Select Page

‘I have a million eyes, for I am Sumuru’, says Shirley Eaton in voiceover at the beginning of this particular disaster. She doesn’t really have a million eyes – that’s the first disappointment.

The notional ‘million eyes’ belong to her followers. Sumuru leads an all-female organisation bent on world domination and the ushering in of a new age of ‘peace and beauty’. ‘Beauty’ is key: her followers are chosen largely on the basis of their good looks – Sumuru has soldiers and a ray gun that can turn people to stone, but her headquarters resembles a finishing school, where girls sit around looking decorous in matching outfits and don’t seem to do very much of anything at all. Although in an early scene they are observing the struggles of an Oriental man caught between the thighs of one of their number. Is he paying for this treatment? you wonder. Apparently not – except maybe with his life.

Ed Naha, in the book Horrors: From Scream To Screen describes this film thus: ‘Large-breasted women love to torture men in their rituals.’ This has the curious distinction of being totally misleading, like he only saw the poster, and yet also strangely accurate.

Essentially, this is a light-hearted sexy spy romp, or that’s the plan. The plan falls apart, just like Sumuru’s plan for her women to seduce the world’s most powerful men. Her ambitions are thwarted by the inability of either her or any of her followers to resist the manly charms of CIA agent Nick West (George Nader), whose patronising refusal to take Sumuru’s plotting seriously is precisely what they should be fighting against. Instead, they can’t seem to stop themselves from leaping into his arms. Women!

*INFORMATION SUPPLIED*:
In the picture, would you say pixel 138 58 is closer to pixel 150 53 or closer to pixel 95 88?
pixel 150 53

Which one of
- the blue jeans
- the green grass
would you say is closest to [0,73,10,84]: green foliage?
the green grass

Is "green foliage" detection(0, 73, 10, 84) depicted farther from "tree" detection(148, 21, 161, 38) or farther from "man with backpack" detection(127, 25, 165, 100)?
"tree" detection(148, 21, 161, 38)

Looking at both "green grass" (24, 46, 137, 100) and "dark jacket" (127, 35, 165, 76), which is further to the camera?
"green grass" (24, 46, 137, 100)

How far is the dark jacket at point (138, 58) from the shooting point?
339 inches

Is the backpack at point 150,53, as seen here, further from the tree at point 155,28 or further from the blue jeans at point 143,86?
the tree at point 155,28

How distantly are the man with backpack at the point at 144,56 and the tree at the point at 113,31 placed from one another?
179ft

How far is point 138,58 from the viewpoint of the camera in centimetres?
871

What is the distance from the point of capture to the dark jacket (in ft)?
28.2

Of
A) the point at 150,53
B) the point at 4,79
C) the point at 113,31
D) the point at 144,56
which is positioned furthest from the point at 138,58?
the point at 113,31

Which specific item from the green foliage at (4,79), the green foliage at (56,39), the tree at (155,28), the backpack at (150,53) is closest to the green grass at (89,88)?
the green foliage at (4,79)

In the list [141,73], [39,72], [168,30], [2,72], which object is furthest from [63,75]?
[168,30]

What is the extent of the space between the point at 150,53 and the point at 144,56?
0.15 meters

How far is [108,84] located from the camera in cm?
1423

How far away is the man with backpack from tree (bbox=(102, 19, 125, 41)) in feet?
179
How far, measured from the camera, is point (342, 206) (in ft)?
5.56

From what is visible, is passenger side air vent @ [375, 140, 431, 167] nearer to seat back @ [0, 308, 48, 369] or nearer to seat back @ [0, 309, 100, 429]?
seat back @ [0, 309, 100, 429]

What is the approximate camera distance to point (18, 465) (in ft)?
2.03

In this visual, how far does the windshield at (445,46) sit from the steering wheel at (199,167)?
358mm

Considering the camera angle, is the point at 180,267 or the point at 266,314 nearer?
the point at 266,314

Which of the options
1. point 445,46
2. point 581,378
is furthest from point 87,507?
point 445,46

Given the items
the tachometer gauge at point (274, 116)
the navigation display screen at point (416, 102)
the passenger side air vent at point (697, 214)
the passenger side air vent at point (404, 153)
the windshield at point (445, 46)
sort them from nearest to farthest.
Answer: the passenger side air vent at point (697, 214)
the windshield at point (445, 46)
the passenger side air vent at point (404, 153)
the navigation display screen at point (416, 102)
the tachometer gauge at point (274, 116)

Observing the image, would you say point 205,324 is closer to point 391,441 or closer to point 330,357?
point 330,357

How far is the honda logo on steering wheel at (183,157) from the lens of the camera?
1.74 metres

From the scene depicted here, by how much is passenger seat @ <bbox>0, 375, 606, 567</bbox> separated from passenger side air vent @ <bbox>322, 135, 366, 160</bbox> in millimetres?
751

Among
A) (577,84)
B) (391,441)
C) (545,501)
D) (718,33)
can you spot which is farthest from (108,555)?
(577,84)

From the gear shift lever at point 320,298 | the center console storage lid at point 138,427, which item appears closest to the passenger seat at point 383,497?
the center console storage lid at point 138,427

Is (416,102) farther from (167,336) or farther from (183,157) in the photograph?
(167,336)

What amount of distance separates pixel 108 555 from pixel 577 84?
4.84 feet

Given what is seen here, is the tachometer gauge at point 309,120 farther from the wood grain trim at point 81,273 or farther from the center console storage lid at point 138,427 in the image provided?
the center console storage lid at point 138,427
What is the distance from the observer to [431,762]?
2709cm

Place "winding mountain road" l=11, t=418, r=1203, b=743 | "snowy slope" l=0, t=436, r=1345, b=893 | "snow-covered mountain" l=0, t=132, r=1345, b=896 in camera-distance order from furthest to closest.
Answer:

*WHAT IS ASKED*:
**A)** In the Sumuru review, who plays CIA agent Nick West?
**B)** Reproduce the Sumuru review word for word, starting with "Ed Naha, in" and going on through "also strangely accurate.".

*ANSWERS PROVIDED*:
**A)** George Nader

**B)**
Ed Naha, in the book Horrors: From Scream To Screen describes this film thus: ‘Large-breasted women love to torture men in their rituals.’ This has the curious distinction of being totally misleading, like he only saw the poster, and yet also strangely accurate.